* [Provided text]:
>>>>

The White House, Transcript of Air Force-1 Kennedy assassination radio traffic, November, 1963

Where does Roger that come from?

roger that
encrypted

Roger that dates back to US radio communication as early as 1941, based on then-use of the given name Roger in the US military phonetic alphabet for the word for the letter R. Here, the Roger stands for the initial R in “(Message) received.”

To indicate a message had been heard and understood—that is, received—a service-person would answer Roger, later expanded to Roger that, with that referring to the message. In military slang, the phrase Roger wilco conveyed the recipient received the message and will comply with its orders, shortened to wilco.

Roger was brought into the spotlight in part due to public broadcasts of NASA’s Apollo missions in the 1960s. Soon after, Roger that entered the popular lexicon as an interjection (Roger!), noun (He gave me the roger), or verb (I Roger what you’re asking) to communicate assent or understanding.

Radio code now widely uses the NATO phonetic alphabet, where Romeo represents R. Contrary to folk etymology, Roger is not a backronym for Received Order Given, Expect Results.

Who uses Roger that?

<<<<

* [Data]:
>>>>

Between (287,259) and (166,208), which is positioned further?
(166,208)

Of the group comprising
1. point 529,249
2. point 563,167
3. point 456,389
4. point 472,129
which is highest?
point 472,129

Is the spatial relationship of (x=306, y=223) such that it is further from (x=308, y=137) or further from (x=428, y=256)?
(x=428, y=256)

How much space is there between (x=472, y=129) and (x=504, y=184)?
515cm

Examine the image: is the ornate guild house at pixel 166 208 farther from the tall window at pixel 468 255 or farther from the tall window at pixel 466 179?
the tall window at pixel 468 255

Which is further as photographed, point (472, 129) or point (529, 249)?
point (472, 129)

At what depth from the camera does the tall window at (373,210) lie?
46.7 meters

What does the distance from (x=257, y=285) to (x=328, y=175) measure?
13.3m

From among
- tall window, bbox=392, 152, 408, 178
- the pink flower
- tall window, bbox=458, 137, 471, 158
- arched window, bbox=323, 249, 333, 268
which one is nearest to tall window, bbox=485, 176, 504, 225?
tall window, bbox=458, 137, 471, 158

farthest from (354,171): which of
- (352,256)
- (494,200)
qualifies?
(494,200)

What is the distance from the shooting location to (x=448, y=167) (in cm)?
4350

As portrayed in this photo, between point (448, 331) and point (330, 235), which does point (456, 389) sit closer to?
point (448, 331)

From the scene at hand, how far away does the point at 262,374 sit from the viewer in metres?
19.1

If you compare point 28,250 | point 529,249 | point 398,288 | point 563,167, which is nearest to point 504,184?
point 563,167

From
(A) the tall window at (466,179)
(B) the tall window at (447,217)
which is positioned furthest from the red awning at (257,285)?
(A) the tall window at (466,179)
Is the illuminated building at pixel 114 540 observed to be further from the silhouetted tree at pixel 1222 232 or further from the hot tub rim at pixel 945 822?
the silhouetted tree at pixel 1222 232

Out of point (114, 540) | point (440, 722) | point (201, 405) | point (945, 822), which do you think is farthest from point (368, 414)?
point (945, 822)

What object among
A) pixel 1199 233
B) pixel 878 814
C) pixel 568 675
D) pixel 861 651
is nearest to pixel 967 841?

<<<<

* [Required tasks]:
[A] According to the piece on the phrase "Roger that," what does "Roger" stand for?
[B] Please carry on with the piece on the phrase "Roger that," picking up after its final line.
The rows aren't needed here.

* [Task-by-task outputs]:
[A] It stands for the initial R in "(Message) received."

[B]
Though Roger is no longer the official term for R in radiotelephony in the military, law enforcement, aviation, and navigation, Roger and Roger that do still enjoy use in military, commercial, and recreational communication to confirm receipt of messages or orders.

Roger that, however, is more commonly used in everyday speech and writing, equivalent to a Yes or OK. For instance, if someone asks over the phone or text-messages “Can you pick up some milk from the store?”, the recipient may reply Roger that for style, familiarity, or for a playfully official or military air.

While Roger that is often used as an affirmation, it frequently appears in questions seeking affirmation: “Do you Roger that?” or “Did you understand my message?”

Rogerthat is also the name of an Australian band.